▶ [Alıntılanan metin]
+ + + + +
Buna bir de yakıt sorununu ekleyelim. Mevcut nükleer santrallerin hepsine birden yılda 62.000 ve yalnızca AB'ye yılda 20.000 ton uranyum lazım. Uluslararası Atom Enerjisi Örgütü ile Nükleer Enerji Ajansı'nın ortaklaşa saptadıklarına göre, dünyada toplam 1,25 ile 4 milyon ton arasında değişen uranyum cevheri var. Bunun 60 yılda tükenecek olan büyük bölümünün çıkartılıp işlenmesi zaten çok pahalı – asla ekonomik değil! Göreli ucuz olan küçük bölümü ise 20-25 yılda tükenecek; bir kuşaklık bir süre bile değil! Bu nedenle nükleer enerji doğa ve insan sağlığı gibi uluslararası güvenliği de tehdit ediyor. Gittikçe azalacağı için ileride daha da pahallılaşacak olan uranyum savaşa yol açabilir - petrol için Körfez ve Irak Savaşı'nda olduğu gibi!

Sanayileşmiş ülkeler radyoaktif atık sorununa kısa vâdede makûl ve pratik bir çözüm bulamayınca, bu sefer de uluslararası bir çöplük kurulması düşünülmüştü. Ama konunun küresel çapta arz ettiği tehlikeden dolayı bunun da mümkün olamayacağı kısa zamanda anlaşıldı. Radyoaktif atık üreten her ülkenin kendi başının çâresine bakması ise küresel felâkete davetiye çıkartmakla eş anlama geliyor.

Gerekli mâli kaynağı olan ya da bu kaynağı bulan her ülke günümüzde nükleer enerji santralına sahip olabilir. Bu hiç de sorun değil! Söz konusu santral teknolojisinde yüksek düzeye ulaşmış batı ülkeleri ve Japonya’dan biri ile anlaşmak yeterli. Nitekim, Türkiye’de bunlardan bâzıları ile hâlen pazarlık halinde!

Ama nükleer santral olsa bir türlü, olmasa bir türlü! Yapılıp işletilse bir dert, işletilince ortaya çıkacak radyoaktif atık sorunu başlıbaşına bir başka dert!
+ + + + +
▶ [Verilen satırlar]
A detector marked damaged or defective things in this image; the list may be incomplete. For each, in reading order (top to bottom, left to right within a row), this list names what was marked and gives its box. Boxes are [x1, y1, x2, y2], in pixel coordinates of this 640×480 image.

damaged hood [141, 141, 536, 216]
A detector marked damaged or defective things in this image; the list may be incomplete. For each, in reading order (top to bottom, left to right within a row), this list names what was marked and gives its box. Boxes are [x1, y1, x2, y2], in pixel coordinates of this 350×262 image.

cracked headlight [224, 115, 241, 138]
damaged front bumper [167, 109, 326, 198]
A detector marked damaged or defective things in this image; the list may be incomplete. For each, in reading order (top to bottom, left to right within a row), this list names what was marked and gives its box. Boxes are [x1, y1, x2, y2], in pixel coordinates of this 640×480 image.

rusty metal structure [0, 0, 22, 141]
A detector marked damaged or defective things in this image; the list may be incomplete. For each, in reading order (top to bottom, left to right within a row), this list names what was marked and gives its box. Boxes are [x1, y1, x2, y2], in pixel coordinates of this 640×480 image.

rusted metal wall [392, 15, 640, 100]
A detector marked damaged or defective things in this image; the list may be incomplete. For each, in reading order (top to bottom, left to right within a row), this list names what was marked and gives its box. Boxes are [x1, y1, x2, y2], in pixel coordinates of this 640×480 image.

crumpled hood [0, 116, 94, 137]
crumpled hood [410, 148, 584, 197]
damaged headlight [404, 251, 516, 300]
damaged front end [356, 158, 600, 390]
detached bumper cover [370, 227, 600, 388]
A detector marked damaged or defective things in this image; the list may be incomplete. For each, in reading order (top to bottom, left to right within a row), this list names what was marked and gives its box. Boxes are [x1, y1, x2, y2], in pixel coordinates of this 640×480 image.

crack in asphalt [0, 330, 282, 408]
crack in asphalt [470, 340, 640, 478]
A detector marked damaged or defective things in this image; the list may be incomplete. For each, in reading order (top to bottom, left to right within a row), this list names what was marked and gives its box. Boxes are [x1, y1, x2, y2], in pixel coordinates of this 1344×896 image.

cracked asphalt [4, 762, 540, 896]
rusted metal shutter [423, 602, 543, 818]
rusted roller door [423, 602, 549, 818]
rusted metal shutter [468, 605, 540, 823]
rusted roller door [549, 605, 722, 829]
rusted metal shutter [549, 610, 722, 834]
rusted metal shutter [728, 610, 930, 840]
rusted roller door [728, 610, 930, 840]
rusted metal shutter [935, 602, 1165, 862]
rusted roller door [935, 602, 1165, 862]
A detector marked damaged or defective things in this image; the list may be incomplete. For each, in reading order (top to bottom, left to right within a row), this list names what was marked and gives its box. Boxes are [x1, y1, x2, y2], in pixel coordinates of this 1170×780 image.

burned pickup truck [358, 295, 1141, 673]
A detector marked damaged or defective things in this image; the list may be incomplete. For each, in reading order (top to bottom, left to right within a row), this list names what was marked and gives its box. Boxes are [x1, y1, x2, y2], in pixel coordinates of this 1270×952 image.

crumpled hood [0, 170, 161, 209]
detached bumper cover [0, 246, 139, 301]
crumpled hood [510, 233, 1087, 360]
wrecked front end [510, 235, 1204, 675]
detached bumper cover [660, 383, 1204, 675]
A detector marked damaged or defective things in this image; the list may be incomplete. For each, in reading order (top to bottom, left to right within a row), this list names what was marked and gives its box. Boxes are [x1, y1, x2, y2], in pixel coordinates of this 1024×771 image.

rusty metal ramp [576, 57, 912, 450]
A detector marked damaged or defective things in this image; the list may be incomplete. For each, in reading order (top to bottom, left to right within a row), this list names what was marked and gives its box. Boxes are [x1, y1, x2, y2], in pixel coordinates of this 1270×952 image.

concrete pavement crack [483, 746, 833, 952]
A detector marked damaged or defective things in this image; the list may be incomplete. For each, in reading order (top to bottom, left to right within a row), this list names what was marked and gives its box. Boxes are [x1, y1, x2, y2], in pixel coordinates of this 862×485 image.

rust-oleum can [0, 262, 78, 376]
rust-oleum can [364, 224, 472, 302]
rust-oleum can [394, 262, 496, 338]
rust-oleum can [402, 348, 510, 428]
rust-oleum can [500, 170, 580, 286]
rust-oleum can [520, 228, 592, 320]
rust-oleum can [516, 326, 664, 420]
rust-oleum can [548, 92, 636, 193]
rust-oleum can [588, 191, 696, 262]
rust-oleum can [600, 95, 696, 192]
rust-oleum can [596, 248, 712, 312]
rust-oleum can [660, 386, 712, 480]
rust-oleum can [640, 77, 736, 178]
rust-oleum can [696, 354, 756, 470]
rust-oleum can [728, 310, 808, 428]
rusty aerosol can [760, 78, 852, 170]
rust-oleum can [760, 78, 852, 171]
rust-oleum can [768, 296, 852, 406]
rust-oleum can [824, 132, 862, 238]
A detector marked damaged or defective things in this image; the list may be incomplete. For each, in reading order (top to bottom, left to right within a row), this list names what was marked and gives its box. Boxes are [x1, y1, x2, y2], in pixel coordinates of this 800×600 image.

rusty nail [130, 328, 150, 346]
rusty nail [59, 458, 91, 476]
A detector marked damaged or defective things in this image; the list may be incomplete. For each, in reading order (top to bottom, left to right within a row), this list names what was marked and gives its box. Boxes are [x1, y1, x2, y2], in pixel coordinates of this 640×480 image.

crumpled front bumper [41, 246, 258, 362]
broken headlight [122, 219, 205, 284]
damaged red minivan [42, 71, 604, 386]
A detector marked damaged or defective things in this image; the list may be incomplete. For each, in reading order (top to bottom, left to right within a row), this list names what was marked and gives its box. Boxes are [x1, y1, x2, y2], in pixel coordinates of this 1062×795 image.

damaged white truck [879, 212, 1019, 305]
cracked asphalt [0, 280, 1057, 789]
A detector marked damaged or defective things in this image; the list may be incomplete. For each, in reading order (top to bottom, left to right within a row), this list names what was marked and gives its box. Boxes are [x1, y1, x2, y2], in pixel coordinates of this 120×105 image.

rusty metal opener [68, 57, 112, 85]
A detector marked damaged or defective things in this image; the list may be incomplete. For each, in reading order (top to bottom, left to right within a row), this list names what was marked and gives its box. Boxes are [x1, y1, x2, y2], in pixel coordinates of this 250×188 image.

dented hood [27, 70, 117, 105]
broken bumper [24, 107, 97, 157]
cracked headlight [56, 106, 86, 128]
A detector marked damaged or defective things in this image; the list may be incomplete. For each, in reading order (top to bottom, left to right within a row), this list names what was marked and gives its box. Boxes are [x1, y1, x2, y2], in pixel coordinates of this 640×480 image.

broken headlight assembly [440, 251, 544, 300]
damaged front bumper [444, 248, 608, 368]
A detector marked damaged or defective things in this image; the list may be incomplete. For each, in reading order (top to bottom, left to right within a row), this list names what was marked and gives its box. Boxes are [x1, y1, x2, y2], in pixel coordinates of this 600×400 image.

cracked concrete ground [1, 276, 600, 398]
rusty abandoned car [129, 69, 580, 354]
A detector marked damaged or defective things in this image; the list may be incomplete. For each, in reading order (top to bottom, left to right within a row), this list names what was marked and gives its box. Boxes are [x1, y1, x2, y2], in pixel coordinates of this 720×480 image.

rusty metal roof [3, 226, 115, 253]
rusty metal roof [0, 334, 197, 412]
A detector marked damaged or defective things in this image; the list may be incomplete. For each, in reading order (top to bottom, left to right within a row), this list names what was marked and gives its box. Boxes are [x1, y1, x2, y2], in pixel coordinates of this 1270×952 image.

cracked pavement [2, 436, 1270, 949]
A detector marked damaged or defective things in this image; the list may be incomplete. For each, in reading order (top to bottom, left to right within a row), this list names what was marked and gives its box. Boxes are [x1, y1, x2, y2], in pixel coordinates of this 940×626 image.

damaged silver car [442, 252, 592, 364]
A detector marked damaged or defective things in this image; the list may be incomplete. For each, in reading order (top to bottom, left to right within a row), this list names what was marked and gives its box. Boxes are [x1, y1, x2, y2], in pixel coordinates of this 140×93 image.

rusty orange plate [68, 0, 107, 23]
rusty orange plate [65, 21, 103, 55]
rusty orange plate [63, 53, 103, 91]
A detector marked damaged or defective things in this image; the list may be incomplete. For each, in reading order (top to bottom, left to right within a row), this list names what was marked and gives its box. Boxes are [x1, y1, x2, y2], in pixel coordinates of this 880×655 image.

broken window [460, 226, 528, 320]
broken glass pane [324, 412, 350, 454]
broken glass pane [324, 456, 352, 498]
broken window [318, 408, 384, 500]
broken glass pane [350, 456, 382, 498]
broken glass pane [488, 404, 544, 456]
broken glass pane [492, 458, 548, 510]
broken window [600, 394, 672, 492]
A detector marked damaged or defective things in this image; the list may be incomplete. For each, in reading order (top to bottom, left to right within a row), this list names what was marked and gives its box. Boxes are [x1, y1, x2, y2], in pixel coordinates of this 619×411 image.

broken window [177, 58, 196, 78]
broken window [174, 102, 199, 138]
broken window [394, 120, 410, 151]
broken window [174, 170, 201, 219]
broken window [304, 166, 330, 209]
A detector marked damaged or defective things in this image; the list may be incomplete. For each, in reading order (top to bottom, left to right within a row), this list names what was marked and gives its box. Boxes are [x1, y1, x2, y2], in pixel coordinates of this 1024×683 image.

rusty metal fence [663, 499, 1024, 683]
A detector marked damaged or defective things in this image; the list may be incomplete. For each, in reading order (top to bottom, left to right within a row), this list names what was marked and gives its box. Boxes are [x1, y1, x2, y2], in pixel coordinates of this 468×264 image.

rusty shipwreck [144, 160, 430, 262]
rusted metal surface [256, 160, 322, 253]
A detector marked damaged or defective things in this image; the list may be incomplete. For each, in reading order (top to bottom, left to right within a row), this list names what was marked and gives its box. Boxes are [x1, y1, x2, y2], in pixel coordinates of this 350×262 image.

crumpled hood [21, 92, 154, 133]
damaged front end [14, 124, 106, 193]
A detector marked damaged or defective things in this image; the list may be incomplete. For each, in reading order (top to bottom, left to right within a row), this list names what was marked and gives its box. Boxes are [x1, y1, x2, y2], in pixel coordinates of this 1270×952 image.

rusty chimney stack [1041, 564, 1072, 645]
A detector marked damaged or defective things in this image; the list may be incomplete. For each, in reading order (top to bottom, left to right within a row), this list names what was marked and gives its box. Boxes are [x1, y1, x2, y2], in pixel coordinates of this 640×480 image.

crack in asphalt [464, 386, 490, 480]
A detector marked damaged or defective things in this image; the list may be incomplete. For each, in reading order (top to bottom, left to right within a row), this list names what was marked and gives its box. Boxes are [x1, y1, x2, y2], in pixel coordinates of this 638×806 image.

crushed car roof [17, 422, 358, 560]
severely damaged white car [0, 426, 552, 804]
+ + + + +
▶ [Görevler ve alıştırmalar]
- 1) Nükleer enerji metnine göre yalnızca AB'ye yılda ne kadar uranyum gerekiyor?
- 2) Nükleer enerji metninin devamını son cümlesinden sonra yazın.
Satırların bu çalışmada hiçbir rolü yok.

▶ [Alıştırma cevapları]
- 1) Yılda 20.000 ton uranyum.

- 2)
Sözde paslanmaz çelik varillere doldurulan o atığı bir ara Almanya, Fransa ve İngiltere Kuzey Denizi’nin, hatayı çabuk anlayan Rusya da az bir miktar atığı Barents Denizi’nin derinliklerine bırakmıştı. Kapitalizmin sözde sürdürülebilir ekonomik kalkınma ve refah senaryosuna uyan üç AB ülkesinin bile bile yapmış olduğu bir doğa katliamı! İleride o denizlerde ne olur? Onu yalnızca Allah bilir; ama olacak!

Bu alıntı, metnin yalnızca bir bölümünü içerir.